══ Provided passage
EMO Hannover 2013 discusses India as a high-growth market.
India needs machine tools worth more than 2 billion Euros a year, and imports most of them. In the past five years alone, machine tool consumption has risen by almost 25 per cent. The
potential for further growth remains high in the medium term. “There are
many good reasons for the VDW to turn the spotlight on the Indian market at
the EMO Hannover”, says Martin Kapp, President of the VDW (German Machine
Tool Builders’ Association), Frankfurt am Main. On 18 September 2013, the
VDW is organising the “EMO Focus on India” event, entitled “Strategic
involvement of numerous major users, exploitation of potentials still
restricted by structural deficits”. The empirically based half-day seminar
is designed to inform international visitors to the EMO from the machinery
and plant engineering sector, plus exhibitors who want to expand their
operations in India, on the idiosyncrasies of this market..
Massive investment from automakers and aircraft manufacturers
The Indian government has to modernise its energy generating plants and
ensure massive expansion of the road and railway networks if it wants to
achieve its ambitious growth targets of 5 per cent and more in the years
ahead. Against this background, prominent international machine tool users
are investing on the subcontinent for appropriate strategic positioning.
════
══ Dataset content
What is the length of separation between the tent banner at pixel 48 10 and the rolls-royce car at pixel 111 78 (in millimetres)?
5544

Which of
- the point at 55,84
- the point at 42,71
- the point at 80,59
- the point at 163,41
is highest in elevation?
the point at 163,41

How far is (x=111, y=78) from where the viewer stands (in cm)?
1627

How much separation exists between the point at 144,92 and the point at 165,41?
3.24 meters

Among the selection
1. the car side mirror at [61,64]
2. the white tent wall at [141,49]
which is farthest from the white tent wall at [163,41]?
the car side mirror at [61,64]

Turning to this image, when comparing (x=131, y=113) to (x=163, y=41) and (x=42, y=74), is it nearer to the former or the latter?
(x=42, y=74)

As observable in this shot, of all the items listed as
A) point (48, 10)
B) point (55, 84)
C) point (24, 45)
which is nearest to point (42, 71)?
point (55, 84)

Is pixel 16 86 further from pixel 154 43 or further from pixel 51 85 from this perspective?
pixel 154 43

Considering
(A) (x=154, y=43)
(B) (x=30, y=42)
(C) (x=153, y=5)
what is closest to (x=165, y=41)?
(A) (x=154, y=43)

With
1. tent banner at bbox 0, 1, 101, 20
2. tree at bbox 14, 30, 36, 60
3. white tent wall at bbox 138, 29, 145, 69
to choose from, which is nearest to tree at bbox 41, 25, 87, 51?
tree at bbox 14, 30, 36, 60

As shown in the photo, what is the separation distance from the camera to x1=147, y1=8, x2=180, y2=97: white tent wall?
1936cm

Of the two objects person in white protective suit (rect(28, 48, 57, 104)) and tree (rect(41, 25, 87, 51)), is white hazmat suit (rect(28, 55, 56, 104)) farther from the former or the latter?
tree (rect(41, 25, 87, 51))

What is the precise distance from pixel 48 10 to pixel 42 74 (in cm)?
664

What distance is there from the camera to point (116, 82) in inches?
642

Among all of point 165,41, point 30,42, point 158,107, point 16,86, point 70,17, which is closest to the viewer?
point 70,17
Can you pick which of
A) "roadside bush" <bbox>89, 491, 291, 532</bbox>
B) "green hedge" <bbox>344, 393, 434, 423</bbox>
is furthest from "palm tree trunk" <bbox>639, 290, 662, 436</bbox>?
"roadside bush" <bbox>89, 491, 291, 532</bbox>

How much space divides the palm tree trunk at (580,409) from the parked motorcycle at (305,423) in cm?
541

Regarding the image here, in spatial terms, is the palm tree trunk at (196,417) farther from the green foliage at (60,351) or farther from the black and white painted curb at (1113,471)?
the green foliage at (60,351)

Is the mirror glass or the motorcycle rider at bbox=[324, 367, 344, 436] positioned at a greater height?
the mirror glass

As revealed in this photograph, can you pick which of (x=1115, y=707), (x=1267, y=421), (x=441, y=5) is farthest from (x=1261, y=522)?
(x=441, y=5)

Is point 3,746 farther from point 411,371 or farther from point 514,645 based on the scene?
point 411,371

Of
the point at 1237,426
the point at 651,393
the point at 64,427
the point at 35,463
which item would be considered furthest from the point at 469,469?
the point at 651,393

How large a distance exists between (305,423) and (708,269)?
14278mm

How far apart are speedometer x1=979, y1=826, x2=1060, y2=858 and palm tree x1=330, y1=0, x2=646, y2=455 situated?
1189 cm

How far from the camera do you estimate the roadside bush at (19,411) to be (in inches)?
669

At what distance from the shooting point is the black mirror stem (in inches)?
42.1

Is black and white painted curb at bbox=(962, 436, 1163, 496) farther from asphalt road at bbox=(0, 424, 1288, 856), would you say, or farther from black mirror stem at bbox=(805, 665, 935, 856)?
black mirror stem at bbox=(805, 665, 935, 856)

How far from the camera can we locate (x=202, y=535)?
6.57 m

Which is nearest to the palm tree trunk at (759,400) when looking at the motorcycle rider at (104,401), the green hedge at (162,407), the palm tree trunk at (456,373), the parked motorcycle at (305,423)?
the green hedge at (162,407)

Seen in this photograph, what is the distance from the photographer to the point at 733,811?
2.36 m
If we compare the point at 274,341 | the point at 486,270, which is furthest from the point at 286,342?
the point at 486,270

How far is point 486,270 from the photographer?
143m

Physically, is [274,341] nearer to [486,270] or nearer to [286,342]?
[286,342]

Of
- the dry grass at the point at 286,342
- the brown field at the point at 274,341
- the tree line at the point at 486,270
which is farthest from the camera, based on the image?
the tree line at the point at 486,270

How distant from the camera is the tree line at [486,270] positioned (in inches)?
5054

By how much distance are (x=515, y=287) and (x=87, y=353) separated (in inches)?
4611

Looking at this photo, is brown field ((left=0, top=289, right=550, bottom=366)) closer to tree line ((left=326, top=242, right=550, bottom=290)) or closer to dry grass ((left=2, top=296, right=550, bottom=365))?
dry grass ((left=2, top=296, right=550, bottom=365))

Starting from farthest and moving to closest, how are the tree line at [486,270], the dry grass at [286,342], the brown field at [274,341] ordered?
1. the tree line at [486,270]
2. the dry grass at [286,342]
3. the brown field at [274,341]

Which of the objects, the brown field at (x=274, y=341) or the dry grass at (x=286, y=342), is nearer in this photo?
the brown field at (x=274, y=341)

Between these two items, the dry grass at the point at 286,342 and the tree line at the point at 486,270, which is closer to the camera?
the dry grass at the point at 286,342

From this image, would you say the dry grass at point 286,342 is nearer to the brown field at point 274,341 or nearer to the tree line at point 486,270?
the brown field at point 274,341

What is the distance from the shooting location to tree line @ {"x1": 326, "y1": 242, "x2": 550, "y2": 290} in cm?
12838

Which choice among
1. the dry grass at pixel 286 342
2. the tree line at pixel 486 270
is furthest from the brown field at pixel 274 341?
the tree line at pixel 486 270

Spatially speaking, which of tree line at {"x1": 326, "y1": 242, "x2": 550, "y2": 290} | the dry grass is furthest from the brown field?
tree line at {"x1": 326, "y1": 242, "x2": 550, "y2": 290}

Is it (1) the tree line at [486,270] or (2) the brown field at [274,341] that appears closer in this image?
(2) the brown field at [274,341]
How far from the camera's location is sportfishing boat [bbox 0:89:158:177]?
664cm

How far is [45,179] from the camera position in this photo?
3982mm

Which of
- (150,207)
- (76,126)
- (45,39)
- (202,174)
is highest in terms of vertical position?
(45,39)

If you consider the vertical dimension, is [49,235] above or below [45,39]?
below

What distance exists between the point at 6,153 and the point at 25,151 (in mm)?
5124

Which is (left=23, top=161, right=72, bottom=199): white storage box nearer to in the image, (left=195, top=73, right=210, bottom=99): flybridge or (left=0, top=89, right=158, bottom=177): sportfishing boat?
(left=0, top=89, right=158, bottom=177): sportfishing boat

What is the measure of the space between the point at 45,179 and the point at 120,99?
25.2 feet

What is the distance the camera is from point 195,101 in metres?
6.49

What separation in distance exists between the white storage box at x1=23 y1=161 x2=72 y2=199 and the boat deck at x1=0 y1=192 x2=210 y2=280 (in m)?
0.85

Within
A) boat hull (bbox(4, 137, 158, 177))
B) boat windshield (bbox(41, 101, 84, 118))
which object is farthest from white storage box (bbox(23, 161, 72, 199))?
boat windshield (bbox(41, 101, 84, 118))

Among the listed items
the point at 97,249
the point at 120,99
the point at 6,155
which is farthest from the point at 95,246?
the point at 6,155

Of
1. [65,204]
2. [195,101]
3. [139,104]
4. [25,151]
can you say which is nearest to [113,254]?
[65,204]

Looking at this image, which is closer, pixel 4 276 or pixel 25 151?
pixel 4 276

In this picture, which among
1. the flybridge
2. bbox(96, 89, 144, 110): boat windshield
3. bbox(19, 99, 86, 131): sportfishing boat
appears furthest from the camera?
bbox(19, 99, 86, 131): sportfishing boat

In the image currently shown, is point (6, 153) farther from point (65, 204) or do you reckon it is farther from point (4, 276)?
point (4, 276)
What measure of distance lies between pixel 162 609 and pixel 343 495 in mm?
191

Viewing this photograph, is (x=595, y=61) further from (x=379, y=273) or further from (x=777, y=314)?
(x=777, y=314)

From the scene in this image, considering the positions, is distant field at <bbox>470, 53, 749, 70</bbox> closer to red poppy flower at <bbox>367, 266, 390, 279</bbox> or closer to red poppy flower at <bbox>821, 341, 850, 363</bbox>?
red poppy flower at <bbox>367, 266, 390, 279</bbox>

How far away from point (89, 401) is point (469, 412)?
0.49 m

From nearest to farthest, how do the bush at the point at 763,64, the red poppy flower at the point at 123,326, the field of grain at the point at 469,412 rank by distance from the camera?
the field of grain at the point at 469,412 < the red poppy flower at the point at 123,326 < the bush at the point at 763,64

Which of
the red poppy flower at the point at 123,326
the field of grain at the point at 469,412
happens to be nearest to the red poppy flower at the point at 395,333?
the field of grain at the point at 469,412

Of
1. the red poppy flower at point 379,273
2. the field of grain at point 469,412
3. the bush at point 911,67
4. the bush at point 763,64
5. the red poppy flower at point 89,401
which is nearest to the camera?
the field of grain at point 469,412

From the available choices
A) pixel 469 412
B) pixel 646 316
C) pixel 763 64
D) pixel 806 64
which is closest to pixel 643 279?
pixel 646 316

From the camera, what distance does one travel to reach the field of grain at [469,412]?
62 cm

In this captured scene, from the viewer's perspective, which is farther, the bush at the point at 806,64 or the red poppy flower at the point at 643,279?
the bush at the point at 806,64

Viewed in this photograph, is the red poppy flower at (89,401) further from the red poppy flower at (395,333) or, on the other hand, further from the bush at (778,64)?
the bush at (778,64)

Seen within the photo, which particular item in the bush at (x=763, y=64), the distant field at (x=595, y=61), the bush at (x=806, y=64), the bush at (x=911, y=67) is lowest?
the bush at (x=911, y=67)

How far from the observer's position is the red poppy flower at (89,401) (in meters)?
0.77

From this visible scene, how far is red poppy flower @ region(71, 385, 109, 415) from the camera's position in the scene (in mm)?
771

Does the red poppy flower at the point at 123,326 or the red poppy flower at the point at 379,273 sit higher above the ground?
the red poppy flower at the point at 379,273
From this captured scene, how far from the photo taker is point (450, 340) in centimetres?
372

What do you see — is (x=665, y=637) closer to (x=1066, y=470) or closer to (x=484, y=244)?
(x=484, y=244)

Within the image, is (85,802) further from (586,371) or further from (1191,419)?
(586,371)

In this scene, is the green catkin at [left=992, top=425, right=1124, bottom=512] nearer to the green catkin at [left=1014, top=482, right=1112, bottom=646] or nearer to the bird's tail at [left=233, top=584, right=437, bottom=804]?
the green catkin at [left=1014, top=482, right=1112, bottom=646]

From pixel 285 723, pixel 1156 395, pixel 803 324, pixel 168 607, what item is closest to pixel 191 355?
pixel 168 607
════
**Written request 1:**
According to the EMO Hannover passage, on what date is the VDW organizing the "EMO Focus on India" event?
**Written request 2:**
Please reproduce the EMO Hannover passage starting with "India needs machine" and going on through "of this market..".
**Written request 3:**
Carry on the EMO Hannover passage from where it stops.

**Expected answer 1:**
18 September 2013.

**Expected answer 2:**
India needs machine tools worth more than 2 billion Euros a year, and imports most of them. In the past five years alone, machine tool consumption has risen by almost 25 per cent. The
potential for further growth remains high in the medium term. “There are
many good reasons for the VDW to turn the spotlight on the Indian market at
the EMO Hannover”, says Martin Kapp, President of the VDW (German Machine
Tool Builders’ Association), Frankfurt am Main. On 18 September 2013, the
VDW is organising the “EMO Focus on India” event, entitled “Strategic
involvement of numerous major users, exploitation of potentials still
restricted by structural deficits”. The empirically based half-day seminar
is designed to inform international visitors to the EMO from the machinery
and plant engineering sector, plus exhibitors who want to expand their
operations in India, on the idiosyncrasies of this market..

**Expected answer 3:**
The giant automaker Daimler, for example, is massively upsizing its
production facility in Chennai, with the aim of manufacturing sturdy,
affordable models for the Indian market. In the aircraft component supplier
industry, India itself possesses some highly competent vendors like Tata,
Hinduja and HAL, who manufacture components for the aircraft’s interior and
operate in what is called the MRO (Maintenance, Repair & Overhaul)
category, and are entrusted with non-strategic development projects. By
2028, the market volume for the MRO category alone in Asia/Pacific, China
and India is predicted to exceed the figure for North America.
The major users of machine tools in India will be increasing their capital
expenditure on machinery in 2013/2014 by an average of more than 16 and 19
per cent respectively. This means rises of 4 and 10 per cent respectively
in machine tool consumption in the same period. “International machine tool
manufacturers will be well advised not to neglect India”, says Martin Kapp.
“If the China boom runs out of steam one day, India may become much more
important. And then it will be pay-off time for those who’ve been
consistently showing the flag”, he adds.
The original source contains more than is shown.